§ **TASK DIRECTIONS**
Return every one of the rows below word for word, without leaving any out.

[Rows from a dataset]
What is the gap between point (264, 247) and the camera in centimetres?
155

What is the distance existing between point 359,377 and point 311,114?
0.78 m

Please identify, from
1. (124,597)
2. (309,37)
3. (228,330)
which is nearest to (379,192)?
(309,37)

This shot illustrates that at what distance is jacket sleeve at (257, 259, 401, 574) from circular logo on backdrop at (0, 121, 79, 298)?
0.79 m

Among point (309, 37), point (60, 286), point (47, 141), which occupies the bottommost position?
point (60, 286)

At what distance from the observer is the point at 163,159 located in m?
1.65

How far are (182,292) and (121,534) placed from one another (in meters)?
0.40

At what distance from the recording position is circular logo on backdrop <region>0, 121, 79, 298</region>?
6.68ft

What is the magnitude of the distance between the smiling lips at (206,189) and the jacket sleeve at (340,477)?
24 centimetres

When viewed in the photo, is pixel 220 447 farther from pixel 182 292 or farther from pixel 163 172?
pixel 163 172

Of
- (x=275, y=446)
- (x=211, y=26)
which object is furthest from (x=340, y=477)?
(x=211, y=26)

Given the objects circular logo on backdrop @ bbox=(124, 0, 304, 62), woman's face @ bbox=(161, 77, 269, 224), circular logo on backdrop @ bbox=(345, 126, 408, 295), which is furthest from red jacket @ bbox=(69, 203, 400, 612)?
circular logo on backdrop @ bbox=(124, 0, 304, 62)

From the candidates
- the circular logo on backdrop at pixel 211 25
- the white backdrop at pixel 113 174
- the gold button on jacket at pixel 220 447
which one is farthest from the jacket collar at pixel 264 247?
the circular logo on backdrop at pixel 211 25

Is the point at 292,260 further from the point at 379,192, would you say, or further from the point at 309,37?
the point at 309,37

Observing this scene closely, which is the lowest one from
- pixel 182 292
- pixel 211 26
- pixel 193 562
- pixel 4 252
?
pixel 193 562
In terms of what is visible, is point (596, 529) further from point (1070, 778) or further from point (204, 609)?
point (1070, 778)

§ **WRITTEN ANSWER**
What is the gap between point (264, 247) and the camera in centimetres?
155

What is the distance existing between point 359,377 and point 311,114?
0.78 m

Please identify, from
1. (124,597)
2. (309,37)
3. (228,330)
which is nearest to (379,192)?
(309,37)

This shot illustrates that at what distance is jacket sleeve at (257, 259, 401, 574) from circular logo on backdrop at (0, 121, 79, 298)?
0.79 m

Among point (309, 37), point (60, 286), point (47, 141), which occupies the bottommost position?
point (60, 286)

At what distance from the observer is the point at 163,159 located in m?
1.65

How far are (182,292) and (121,534) placed from one another (in meters)?
0.40

At what distance from the recording position is circular logo on backdrop <region>0, 121, 79, 298</region>?
6.68ft

What is the magnitude of the distance between the smiling lips at (206,189) and the jacket sleeve at (340,477)?
24 centimetres

When viewed in the photo, is pixel 220 447 farther from pixel 182 292 or farther from pixel 163 172?
pixel 163 172

Of
- (x=275, y=446)
- (x=211, y=26)
which object is furthest from (x=340, y=477)?
(x=211, y=26)

Given the objects circular logo on backdrop @ bbox=(124, 0, 304, 62), woman's face @ bbox=(161, 77, 269, 224), circular logo on backdrop @ bbox=(345, 126, 408, 295), which is furthest from red jacket @ bbox=(69, 203, 400, 612)?
circular logo on backdrop @ bbox=(124, 0, 304, 62)

From the candidates
- the circular logo on backdrop at pixel 211 25
- the white backdrop at pixel 113 174
- the gold button on jacket at pixel 220 447
which one is farthest from the jacket collar at pixel 264 247?
the circular logo on backdrop at pixel 211 25

Is the point at 292,260 further from the point at 379,192, would you say, or further from the point at 309,37?
the point at 309,37

Observing this scene closely, which is the lowest one from
- pixel 182 292
- pixel 211 26
- pixel 193 562
- pixel 4 252
?
pixel 193 562
In terms of what is visible, is point (596, 529) further from point (1070, 778) or further from point (204, 609)?
point (1070, 778)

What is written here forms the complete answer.